▶ _The data_
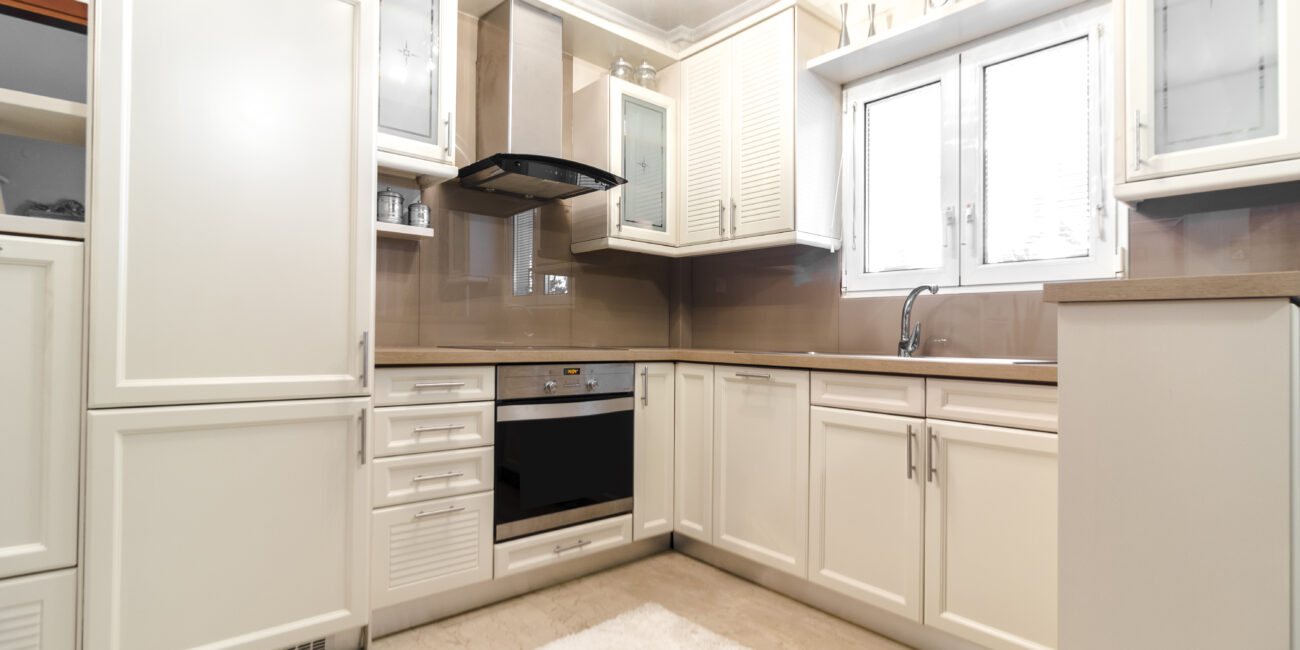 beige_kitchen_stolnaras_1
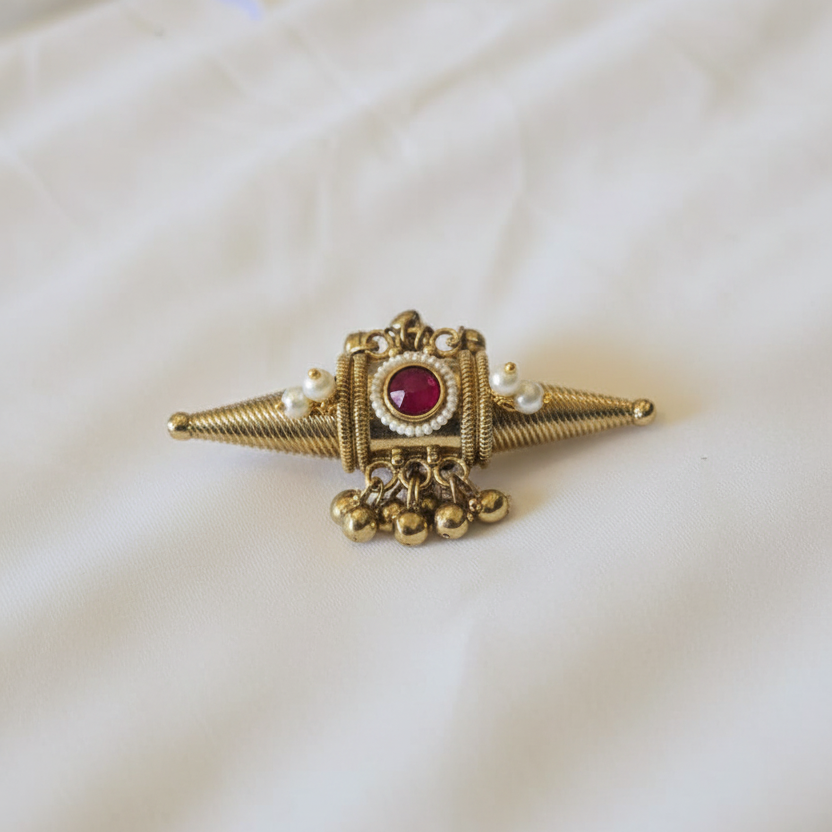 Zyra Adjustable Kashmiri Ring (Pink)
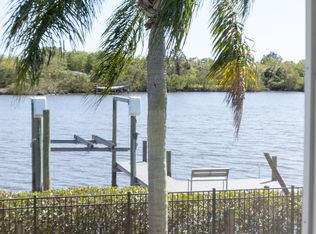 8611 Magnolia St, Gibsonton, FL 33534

▶ _Work request_
Retype the whole listing exactly and leave the pictures out.

▶ _Solution_
 beige_kitchen_stolnaras_1
 Zyra Adjustable Kashmiri Ring (Pink)
 8611 Magnolia St, Gibsonton, FL 33534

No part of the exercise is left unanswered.